§ Data
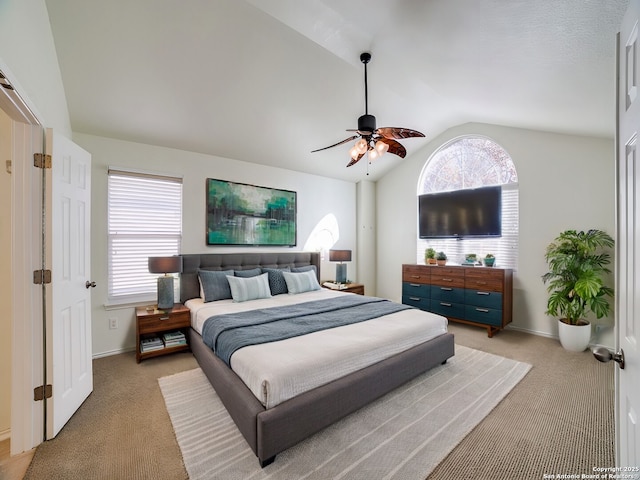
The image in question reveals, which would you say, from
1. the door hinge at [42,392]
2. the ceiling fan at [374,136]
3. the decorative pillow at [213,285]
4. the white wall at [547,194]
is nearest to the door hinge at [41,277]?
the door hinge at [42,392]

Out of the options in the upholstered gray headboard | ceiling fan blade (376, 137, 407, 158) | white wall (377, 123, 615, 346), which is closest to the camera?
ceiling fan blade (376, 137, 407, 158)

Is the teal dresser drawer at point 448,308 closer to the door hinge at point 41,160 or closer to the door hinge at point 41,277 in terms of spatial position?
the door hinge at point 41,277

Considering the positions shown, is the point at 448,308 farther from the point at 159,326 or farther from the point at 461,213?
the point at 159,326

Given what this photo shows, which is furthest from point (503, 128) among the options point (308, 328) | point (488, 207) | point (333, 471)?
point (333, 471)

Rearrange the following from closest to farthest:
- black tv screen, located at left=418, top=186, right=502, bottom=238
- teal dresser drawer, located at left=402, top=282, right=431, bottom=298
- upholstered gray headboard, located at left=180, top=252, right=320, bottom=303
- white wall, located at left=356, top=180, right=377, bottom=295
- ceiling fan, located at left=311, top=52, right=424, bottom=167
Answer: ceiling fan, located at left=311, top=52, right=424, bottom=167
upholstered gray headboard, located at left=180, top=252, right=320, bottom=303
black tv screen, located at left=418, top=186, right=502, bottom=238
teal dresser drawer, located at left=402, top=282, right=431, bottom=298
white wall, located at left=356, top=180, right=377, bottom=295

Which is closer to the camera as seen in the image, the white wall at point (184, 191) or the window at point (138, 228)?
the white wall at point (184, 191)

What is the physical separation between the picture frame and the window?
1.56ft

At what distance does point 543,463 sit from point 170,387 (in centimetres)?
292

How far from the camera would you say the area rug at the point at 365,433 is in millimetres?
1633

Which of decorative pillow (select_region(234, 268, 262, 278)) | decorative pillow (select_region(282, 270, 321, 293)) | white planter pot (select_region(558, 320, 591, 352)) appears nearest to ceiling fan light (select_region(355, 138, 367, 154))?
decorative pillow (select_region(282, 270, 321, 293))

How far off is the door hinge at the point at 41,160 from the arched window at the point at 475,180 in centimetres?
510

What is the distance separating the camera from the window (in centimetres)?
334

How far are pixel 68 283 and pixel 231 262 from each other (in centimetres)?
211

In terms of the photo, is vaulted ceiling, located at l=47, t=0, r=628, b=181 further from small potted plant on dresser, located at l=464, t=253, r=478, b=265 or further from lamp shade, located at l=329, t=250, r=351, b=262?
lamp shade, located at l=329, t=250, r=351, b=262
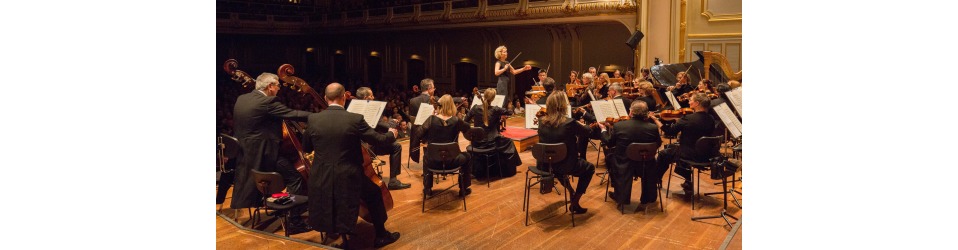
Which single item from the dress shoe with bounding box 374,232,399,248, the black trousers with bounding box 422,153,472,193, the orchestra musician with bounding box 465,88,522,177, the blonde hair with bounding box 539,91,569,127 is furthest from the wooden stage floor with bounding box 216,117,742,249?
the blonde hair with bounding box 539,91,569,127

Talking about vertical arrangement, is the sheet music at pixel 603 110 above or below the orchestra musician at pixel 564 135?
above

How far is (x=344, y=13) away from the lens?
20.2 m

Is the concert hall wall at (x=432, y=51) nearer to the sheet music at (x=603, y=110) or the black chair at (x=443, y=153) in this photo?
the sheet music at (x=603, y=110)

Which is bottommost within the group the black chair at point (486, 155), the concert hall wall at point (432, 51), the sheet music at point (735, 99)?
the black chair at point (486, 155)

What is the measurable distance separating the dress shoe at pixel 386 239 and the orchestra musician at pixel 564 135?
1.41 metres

§ What you need to do
Arrange the material as a Markdown table with the columns "Index" and "Line", starting at the line that contains "Which is bottommost" and ending at the end of the material. Number each line in "Index" and skip blank lines.

§ Solution to this exercise
| Index | Line |
|---|---|
| 1 | Which is bottommost within the group the black chair at point (486, 155), the concert hall wall at point (432, 51), the sheet music at point (735, 99)? |
| 2 | the black chair at point (486, 155) |
| 3 | What is the measurable distance separating the dress shoe at pixel 386 239 and the orchestra musician at pixel 564 135? |
| 4 | 1.41 metres |